▶ TASK PROMPT
Name every medication in the Suboxone post below that is identified by a specific drug name rather than by a general class such as diuretics or pain meds.

Posted Aug 25 2010 10:26pm

A reader’s question:

I have been on Suboxone for 2 years. My addiction was Oxycontin.  I had knee replacement surgery and was successfully able to take pain meds and then get off them and go back to Suboxone. My medical Doc and I noticed that when I restart the Suboxone, I get 2-3 plus pitting edema in my legs, severe enough to require diuretics– and they don’t even work very wel. When I have stopped Suboxone in preparation for surgery, I immediately lose 15 lbs and the edema goes away. My Suboxone Doc says that there are no side efffects. I am 53 and have heart disease, and I know that this extra fluid is not good for my heart. My kidneys are normal. Have you heard other comments of this nature? Is it dose related?  This is a serious situation for me.

Reply:

I have had two or three patients with similar complaints.  To put things into perspective, though, over 5 years I have treated over 400 people with Suboxone or buprenorphine.  One person in particular had very bad edema, that caused a great deal of pain in his legs– so much that he stopped the Suboxone and went back on opioid agonists.  In his case, though, the edema did not lessen on agonists and he still struggles with edema a couple years later.  I don’t know if he had edema before I met him and started Suboxone;  he claimed that the edema was a new development, but I have learned that people sometimes notice things related to their health status that differs from the perspective of an independent observer.  This is why, by the way, I don’t fully jump into agreeing with people who report tooth decay ‘that starts after starting Suboxone.’  I had a patient with that complaint, and to look into things we got a copy of his dental records;  they showed that the decay was well underway years before he took Suboxone, at least according to dental notes and x-rays.  But in his mind, it all started after the Suboxone.  The mind sometimes plays tricks on us.

▶ INFORMATION PROVIDED
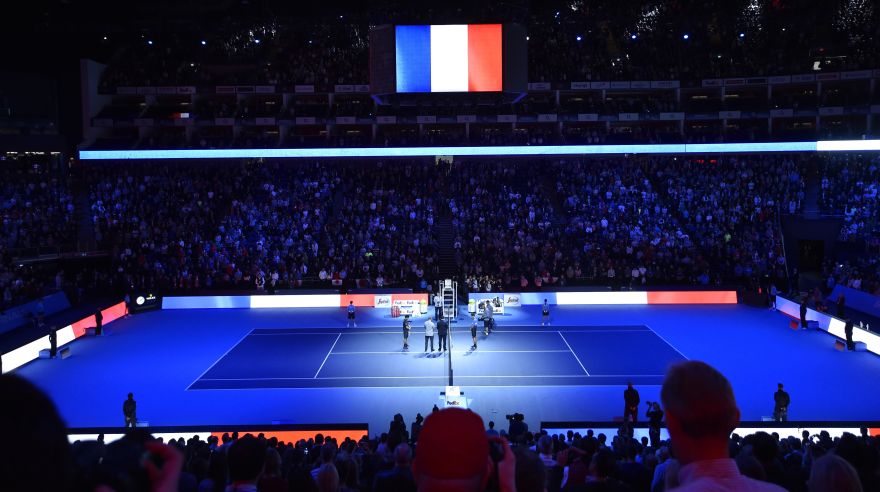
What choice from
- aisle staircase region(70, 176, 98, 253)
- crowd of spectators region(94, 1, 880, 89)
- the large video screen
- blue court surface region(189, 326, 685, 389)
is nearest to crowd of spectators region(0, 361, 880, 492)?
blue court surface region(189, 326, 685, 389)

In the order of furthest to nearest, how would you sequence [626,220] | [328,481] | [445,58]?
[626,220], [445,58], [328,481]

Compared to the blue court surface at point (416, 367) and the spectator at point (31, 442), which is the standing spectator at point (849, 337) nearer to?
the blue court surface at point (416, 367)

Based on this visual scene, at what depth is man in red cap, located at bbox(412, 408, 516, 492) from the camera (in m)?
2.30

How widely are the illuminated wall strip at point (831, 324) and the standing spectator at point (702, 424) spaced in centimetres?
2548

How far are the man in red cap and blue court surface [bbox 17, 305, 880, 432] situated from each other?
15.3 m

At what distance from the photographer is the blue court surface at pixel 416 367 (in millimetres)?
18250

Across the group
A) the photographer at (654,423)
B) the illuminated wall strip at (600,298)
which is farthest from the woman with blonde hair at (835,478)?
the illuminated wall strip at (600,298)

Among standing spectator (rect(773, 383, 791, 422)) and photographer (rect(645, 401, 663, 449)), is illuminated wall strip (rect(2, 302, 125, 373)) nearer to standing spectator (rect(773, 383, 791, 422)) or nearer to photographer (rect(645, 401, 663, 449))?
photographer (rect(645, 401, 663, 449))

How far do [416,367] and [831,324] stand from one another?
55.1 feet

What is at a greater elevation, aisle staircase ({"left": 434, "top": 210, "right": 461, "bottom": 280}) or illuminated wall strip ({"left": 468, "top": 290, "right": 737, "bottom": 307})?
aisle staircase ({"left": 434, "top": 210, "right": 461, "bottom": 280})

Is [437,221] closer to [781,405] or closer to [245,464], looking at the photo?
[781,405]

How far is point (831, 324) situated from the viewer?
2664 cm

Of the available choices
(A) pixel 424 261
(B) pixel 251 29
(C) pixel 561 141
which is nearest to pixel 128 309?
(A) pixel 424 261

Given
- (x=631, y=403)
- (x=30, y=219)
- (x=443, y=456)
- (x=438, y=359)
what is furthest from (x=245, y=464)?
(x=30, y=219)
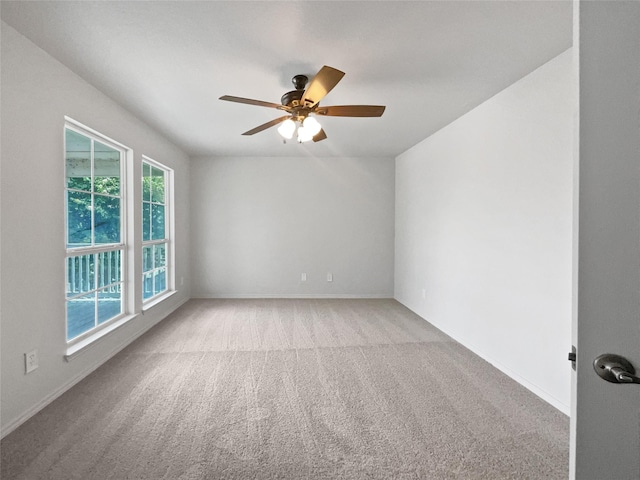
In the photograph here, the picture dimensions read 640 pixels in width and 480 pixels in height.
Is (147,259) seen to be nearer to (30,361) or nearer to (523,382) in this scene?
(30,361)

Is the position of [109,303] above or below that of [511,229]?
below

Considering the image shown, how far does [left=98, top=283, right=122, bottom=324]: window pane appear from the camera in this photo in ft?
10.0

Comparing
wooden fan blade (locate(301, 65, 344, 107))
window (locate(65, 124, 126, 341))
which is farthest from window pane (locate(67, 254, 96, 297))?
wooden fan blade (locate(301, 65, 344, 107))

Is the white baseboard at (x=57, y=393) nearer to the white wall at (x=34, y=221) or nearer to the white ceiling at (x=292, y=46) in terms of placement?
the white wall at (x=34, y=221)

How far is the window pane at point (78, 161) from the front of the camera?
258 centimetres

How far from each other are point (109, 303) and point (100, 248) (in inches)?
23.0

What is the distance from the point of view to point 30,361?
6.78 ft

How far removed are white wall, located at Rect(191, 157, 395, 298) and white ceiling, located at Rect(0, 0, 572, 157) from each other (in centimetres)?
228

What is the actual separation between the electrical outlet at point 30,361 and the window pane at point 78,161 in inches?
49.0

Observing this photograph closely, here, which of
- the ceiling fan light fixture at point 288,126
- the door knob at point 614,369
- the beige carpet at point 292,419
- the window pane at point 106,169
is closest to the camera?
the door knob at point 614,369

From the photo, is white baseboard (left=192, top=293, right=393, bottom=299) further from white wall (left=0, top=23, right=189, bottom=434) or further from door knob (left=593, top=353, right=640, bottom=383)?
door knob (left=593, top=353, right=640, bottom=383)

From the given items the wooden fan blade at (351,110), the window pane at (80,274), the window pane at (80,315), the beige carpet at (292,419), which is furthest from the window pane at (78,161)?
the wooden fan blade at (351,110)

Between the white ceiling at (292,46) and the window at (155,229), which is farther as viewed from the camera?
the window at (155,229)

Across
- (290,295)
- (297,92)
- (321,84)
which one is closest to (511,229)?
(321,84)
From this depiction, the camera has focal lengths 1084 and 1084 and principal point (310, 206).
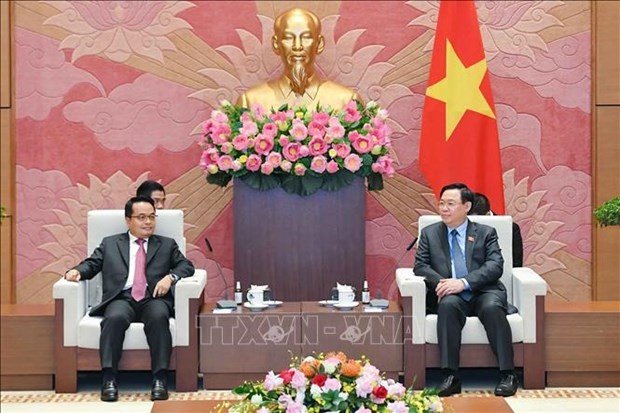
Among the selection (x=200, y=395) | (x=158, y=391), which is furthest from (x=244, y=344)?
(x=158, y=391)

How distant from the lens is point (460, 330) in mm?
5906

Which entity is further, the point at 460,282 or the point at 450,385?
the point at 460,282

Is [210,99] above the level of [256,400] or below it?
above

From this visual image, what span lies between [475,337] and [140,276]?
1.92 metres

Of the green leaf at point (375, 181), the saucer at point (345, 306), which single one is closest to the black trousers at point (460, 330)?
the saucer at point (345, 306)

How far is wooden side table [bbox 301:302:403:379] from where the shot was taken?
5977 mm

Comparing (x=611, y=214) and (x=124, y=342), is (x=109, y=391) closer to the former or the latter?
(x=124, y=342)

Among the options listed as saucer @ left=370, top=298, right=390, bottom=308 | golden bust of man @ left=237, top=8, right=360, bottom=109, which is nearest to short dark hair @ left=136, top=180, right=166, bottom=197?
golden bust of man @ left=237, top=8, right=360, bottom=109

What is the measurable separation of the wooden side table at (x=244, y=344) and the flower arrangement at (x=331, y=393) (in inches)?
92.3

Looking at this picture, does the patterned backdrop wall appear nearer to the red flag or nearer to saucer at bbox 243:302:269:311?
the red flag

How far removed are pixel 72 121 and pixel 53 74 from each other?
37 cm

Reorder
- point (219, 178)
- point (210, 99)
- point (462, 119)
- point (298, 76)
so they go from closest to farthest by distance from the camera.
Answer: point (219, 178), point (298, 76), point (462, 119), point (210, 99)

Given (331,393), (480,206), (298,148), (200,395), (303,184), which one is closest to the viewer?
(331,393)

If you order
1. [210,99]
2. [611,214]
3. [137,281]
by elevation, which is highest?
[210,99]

▶ TASK RESPONSE
Suboxone, Oxycontin, buprenorphine